** Start of TEXT BLOCK **

I am currently on my way to my new home after about 6 weeks on the road, and have decided to get back to blogging after a moderately deserved break.
I’m on a bus from Krakow to Warsaw, which will be followed by a bus to Berlin and finally, a train to Aachen. I’ve been in Poland for the last week, and thought I’d share another bunch of surface impressions in the hope of encouraging others to visit here (but I’ll probably just end up annoying more Polish people than I already have).
“Look, I’m not saying you all drink vodka, I’m just saying that there’s 8 people here and there’s 8 vodka glasses on the tables.”
I had a lovely conversation with a Polish girl last night, who got offended that during her time in Perth, a lecturer asked her in front of the class whether she was alcoholic and drank vodka constantly. Whilst her indignation at being asked this in front of a class is understandable, the fact that she’d had 2 shots worth before 9pm and that the tables we were sitting at were littered with vodka glasses made her incomprehension that the Polish could possibly be seen as drinking a higher than usual quantity of vodka slightly less understandable.

** End of TEXT BLOCK **
** Start of SUPPLIED MATERIAL **

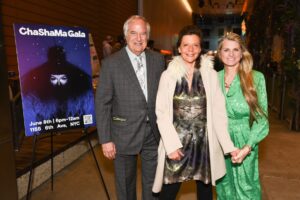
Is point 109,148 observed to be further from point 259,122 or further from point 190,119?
point 259,122

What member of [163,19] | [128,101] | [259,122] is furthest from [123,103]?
[163,19]

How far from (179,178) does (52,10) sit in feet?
16.6

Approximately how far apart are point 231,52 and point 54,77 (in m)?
1.45

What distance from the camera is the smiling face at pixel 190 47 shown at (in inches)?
83.3

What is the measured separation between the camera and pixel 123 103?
7.54 ft

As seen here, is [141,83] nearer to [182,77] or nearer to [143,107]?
[143,107]

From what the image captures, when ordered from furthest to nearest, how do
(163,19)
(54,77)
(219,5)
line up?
(219,5) → (163,19) → (54,77)

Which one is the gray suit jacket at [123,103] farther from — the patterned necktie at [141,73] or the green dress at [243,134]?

** End of SUPPLIED MATERIAL **

TO DO
a. Please transcribe the stretch of the records from the line containing "From what the" through the end of the records, keeping every line as it stands.
b. Pick up the travel post about Poland from the point it stops and keep writing it.
The text and the records come from separate, unrelated sources.

EXPECTED RESPONSES
a.
From what the image captures, when ordered from furthest to nearest, how do
(163,19)
(54,77)
(219,5)
line up?
(219,5) → (163,19) → (54,77)

Which one is the gray suit jacket at [123,103] farther from — the patterned necktie at [141,73] or the green dress at [243,134]?

b.
The Polish drink more vodka than beer. More vodka than wine. At New Year’s Eve, we were offered 2 choices with our table: vodka and vodka (2 different varieties though, be fair). I’ve never met a group of people who have downed quite so much of the stuff.
They have some great traditions that go with it too. Can’t take another one? Have some bread with pure lard slathered all over it and you’re good to go.
They do drink other things though.
2. HOT BEER AND STRAWS
This was first brought to my attention by my father, who had been in Poland roughly a
year beforehand, and was amazed that people would just sit around at all hours of the day, drinking beer out of straws.
I didn’t notice it until I got to Zakopane, when I sat down with my friends at a restaurant and ordered a round of beers. 3 came out with straws in them. They were warm. And I’m not talking British-room-temperature warm, I’m talking beer-version-of-Glühwein warm. Which is essentially what it is. Spiced, hot beer. Drunk through a straw. Served as a pint.
And my god, is it good. As my German friend described it, “a hug from the inside”. My favourite was a bitter version with a bit of cinnamon and cloves, but you can get sweet beer with cranberries as well, along with what I’m sure is a host of other selections.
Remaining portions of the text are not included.